Wie wird mein Kind richtig untersucht?
- Gespräch (Anamnese) mit Eltern & Kind: Wann und wie genau treten Beschwerden auf? Kribbeln/Schmerzen in den Beinen? Abends schlimmer?
- Körperliche Untersuchung: andere Ursachen ausschließen (z. B. Wachstumsschmerzen, rheumatisch/neurologisch)
- Bluttests – Eisenstatus: Ferritin prüfen (Eisenspeicher). Eisenmangel begünstigt RLS & verstärkt Symptome.
- Schlafuntersuchung (Polysomnographie) in ausgewählten Fällen: unwillkürliche Beinbewegungen & Schlafqualität sichtbar
- Weitere Abklärung bei Bedarf: Neurologie, KJP, Verhaltens-/Konzentrationsfragebögen
Checkliste für den Termin (zum Mitnehmen)

### Die Daten
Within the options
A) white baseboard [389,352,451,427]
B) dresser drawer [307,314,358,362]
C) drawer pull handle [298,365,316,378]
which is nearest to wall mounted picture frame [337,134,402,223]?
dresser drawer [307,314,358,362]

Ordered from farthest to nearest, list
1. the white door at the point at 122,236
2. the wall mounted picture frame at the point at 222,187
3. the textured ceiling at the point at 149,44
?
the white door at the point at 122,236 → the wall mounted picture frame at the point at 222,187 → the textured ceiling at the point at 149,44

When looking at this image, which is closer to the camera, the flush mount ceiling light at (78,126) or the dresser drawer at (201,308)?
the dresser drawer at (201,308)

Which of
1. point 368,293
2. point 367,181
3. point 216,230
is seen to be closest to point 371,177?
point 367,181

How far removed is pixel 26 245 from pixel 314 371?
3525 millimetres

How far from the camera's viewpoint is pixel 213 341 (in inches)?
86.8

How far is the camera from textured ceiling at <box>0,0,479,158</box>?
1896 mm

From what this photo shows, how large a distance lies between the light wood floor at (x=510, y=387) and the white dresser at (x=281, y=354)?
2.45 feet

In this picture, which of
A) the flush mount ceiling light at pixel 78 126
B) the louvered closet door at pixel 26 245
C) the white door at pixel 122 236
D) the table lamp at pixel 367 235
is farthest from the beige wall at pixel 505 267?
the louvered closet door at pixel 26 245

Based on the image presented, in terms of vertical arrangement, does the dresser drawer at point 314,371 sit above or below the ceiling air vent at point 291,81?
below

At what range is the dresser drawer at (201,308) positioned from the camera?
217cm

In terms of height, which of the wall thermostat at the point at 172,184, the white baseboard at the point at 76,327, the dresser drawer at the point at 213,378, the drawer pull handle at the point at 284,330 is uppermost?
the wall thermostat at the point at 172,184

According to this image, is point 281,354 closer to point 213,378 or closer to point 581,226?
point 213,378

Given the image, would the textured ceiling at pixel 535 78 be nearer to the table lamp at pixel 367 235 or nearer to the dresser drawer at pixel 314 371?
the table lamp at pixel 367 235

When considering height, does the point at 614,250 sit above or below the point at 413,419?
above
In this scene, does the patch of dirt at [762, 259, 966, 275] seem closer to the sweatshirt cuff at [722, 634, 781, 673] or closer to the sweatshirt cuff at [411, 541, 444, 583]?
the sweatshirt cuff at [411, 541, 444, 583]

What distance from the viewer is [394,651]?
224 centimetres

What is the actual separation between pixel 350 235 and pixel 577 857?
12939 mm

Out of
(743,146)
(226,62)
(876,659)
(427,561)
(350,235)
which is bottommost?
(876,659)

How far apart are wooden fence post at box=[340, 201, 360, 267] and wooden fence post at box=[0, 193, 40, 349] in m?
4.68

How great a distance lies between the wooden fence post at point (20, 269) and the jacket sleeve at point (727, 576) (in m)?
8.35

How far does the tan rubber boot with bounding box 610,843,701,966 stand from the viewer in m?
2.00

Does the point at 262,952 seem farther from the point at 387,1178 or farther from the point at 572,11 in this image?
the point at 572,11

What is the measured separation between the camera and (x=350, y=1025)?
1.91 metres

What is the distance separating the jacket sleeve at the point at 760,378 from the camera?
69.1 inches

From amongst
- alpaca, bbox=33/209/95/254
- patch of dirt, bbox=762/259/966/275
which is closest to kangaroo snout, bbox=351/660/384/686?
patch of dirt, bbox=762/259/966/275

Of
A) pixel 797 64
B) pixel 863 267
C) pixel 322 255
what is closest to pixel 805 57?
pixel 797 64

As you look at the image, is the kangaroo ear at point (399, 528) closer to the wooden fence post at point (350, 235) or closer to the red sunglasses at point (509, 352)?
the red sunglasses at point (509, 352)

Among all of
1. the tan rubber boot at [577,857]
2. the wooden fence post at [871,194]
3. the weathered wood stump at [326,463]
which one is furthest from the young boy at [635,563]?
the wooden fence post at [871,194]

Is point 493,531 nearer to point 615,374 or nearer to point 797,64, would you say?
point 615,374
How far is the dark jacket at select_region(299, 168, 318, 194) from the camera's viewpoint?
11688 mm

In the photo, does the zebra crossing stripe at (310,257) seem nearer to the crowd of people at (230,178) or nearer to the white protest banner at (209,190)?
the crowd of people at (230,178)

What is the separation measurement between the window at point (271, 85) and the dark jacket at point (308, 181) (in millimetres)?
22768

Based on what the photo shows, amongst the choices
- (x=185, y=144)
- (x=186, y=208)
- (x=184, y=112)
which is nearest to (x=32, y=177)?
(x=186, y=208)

### Zu bearbeitende Aufgaben
1) Schreiben Sie aus dem Auszug über die Untersuchung von Kindern mit RLS den Abschnitt von „- Gespräch (Anamnese)“ bis „B. Wachstumsschmerzen, rheumatisch/neurologisch)“ wortgetreu ab.
2) Führen Sie den Auszug über die Untersuchung von Kindern mit RLS nach seinem letzten Satz weiter.

### Antworten je Aufgabe
1)
- Gespräch (Anamnese) mit Eltern & Kind: Wann und wie genau treten Beschwerden auf? Kribbeln/Schmerzen in den Beinen? Abends schlimmer?
- Körperliche Untersuchung: andere Ursachen ausschließen (z. B. Wachstumsschmerzen, rheumatisch/neurologisch)

2)
- Beobachtungen notieren (1–2 Wochen)
Uhrzeit/Situation, hilft Bewegung?, Schlafprotokoll: Einschlafzeit, Aufwachen, nächtliches Aufstehen, Tagesmüdigkeit - Schnarchen/Atemaussetzer? „Restless“ Strampeln?
- Schmerzen/Kribbeln wo genau? (Kind nach eigenen Worten fragen)
- Fragen an den Arzt/die Ärztin
ADHS oder RLS – und warum? Welche Untersuchungen sind sinnvoll (Schlaflabor, Blut/Eisen, Fragebögen)? - Welche anderen Ursachen schließen wir aus? (Wachstumsschmerzen, Schlafapnoe, Stress …)
- Behandlung je nach Befund – und was hilft jetzt sofort im Alltag?

Was passiert im Gehirn bei RLS?
Bei RLS ist das Dopamin-System (Botenstoff für Bewegungssteuerung) aus dem Gleichgewicht. Zusätzlich besteht häufig Eisenmangel im Gehirn – Eisen ist wichtig für die Dopaminherstellung. Das Zusammenspiel führt zu unangenehmen Empfindungen & Bewegungsdrang in Ruhe, besonders abends/nachts.
Unterschiede in der Gehirnfunktion (ADHS vs. RLS)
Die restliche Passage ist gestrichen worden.